_EXERCISE OBJECTIVE_
Rewrite all of the data below, changing every "shirt sleeve" to "shirt cuff" and leaving everything else unchanged.

_DATA FOR THE TASK_
+++++

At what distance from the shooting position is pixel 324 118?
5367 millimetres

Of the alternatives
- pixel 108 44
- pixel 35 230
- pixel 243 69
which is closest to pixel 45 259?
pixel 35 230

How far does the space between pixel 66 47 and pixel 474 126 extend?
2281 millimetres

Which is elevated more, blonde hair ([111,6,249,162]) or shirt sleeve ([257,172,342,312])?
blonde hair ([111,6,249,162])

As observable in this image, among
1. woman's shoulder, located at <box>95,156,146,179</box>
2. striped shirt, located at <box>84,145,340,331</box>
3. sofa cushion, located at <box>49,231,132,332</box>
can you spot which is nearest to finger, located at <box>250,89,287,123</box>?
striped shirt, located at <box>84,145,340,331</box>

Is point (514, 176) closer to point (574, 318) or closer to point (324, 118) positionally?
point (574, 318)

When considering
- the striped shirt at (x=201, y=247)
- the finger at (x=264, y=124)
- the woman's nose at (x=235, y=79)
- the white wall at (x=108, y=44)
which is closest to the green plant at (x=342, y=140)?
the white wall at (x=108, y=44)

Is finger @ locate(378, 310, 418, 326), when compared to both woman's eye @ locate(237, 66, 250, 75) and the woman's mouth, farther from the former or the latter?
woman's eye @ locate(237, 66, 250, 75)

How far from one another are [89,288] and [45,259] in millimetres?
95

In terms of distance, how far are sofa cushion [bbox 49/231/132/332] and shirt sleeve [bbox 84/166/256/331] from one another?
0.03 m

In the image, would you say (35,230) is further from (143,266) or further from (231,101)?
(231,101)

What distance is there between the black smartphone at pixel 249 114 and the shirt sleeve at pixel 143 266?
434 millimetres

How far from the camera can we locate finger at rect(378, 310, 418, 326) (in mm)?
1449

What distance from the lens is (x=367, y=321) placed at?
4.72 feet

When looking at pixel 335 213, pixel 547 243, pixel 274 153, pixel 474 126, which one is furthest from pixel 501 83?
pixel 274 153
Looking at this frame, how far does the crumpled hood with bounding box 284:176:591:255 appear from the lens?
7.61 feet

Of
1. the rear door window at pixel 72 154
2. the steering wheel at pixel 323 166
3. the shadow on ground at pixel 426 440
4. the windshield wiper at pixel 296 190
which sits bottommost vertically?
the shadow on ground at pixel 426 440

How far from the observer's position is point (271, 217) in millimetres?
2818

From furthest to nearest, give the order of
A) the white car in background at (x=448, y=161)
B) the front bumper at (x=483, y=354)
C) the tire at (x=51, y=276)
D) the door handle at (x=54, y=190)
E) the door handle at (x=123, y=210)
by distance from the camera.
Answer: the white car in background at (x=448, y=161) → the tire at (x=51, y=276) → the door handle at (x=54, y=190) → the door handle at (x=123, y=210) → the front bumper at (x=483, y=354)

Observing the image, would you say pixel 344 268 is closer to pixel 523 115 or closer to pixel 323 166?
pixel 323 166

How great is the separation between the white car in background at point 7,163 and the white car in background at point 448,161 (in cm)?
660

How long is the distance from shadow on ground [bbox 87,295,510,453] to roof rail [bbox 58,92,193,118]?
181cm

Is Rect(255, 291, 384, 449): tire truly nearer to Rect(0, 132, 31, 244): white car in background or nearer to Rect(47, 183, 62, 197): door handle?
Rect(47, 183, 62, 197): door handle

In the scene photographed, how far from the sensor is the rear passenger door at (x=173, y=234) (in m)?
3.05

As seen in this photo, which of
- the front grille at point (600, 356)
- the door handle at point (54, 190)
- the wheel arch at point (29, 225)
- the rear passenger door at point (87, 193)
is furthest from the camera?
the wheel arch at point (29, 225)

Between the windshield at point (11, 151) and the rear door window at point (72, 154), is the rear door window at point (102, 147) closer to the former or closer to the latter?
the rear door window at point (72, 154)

+++++

_SOLVED PROBLEM_
At what distance from the shooting position is pixel 324 118?
5367 millimetres

Of the alternatives
- pixel 108 44
- pixel 35 230
- pixel 243 69
which is closest to pixel 45 259?
pixel 35 230

How far does the space between pixel 66 47 and pixel 474 126 extend?
2281 millimetres

Which is elevated more, blonde hair ([111,6,249,162]) or shirt cuff ([257,172,342,312])?
blonde hair ([111,6,249,162])

As observable in this image, among
1. woman's shoulder, located at <box>95,156,146,179</box>
2. striped shirt, located at <box>84,145,340,331</box>
3. sofa cushion, located at <box>49,231,132,332</box>
can you spot which is nearest to finger, located at <box>250,89,287,123</box>?
striped shirt, located at <box>84,145,340,331</box>

Is point (514, 176) closer to point (574, 318) or closer to point (324, 118) positionally?
point (574, 318)

When considering
- the striped shirt at (x=201, y=247)
- the finger at (x=264, y=124)
- the woman's nose at (x=235, y=79)
- the white wall at (x=108, y=44)
which is closest to the green plant at (x=342, y=140)?
the white wall at (x=108, y=44)

Is finger @ locate(378, 310, 418, 326), when compared to both woman's eye @ locate(237, 66, 250, 75) and the woman's mouth, farther from the former or the latter?
woman's eye @ locate(237, 66, 250, 75)

How far from one another are [89,288] and [45,259] in millimetres?
95

In terms of distance, how far are sofa cushion [bbox 49/231/132/332] and shirt cuff [bbox 84/166/256/331] from one another?
0.03 m

In the image, would you say (35,230) is further from (143,266) or further from (231,101)?
(231,101)

What distance is there between the black smartphone at pixel 249 114 and the shirt cuff at pixel 143 266?
434 millimetres

How far from the camera can we locate finger at rect(378, 310, 418, 326) (in mm)?
1449

What distance from the lens is (x=367, y=321) placed at?
4.72 feet

When looking at pixel 335 213, pixel 547 243, pixel 274 153, pixel 474 126, which one is furthest from pixel 501 83?
pixel 274 153
Looking at this frame, how far does the crumpled hood with bounding box 284:176:591:255 appear from the lens?
7.61 feet

Of
1. the rear door window at pixel 72 154
2. the steering wheel at pixel 323 166
3. the shadow on ground at pixel 426 440
4. the windshield wiper at pixel 296 190
which sits bottommost vertically?
the shadow on ground at pixel 426 440

How far from the observer's position is point (271, 217) in millimetres?
2818

From furthest to nearest, give the order of
A) the white car in background at (x=448, y=161)
B) the front bumper at (x=483, y=354)
C) the tire at (x=51, y=276)
D) the door handle at (x=54, y=190)
E) the door handle at (x=123, y=210)
by distance from the camera.
Answer: the white car in background at (x=448, y=161) → the tire at (x=51, y=276) → the door handle at (x=54, y=190) → the door handle at (x=123, y=210) → the front bumper at (x=483, y=354)

Observing the image, would you say pixel 344 268 is closer to pixel 523 115 or closer to pixel 323 166?
pixel 323 166

How great is the separation between the white car in background at point 7,163 and the white car in background at point 448,161 (in cm)?
660

How long is the distance from shadow on ground [bbox 87,295,510,453] to roof rail [bbox 58,92,193,118]?
181cm

Is Rect(255, 291, 384, 449): tire truly nearer to Rect(0, 132, 31, 244): white car in background or nearer to Rect(47, 183, 62, 197): door handle?
Rect(47, 183, 62, 197): door handle

In the scene photographed, how far from the sensor is the rear passenger door at (x=173, y=234) (in m)?
3.05

As seen in this photo, which of
- the front grille at point (600, 356)
- the door handle at point (54, 190)
- the wheel arch at point (29, 225)
- the rear passenger door at point (87, 193)
is furthest from the camera?
the wheel arch at point (29, 225)

Between the windshield at point (11, 151) and the rear door window at point (72, 154), is the rear door window at point (102, 147) closer to the former or closer to the latter?
the rear door window at point (72, 154)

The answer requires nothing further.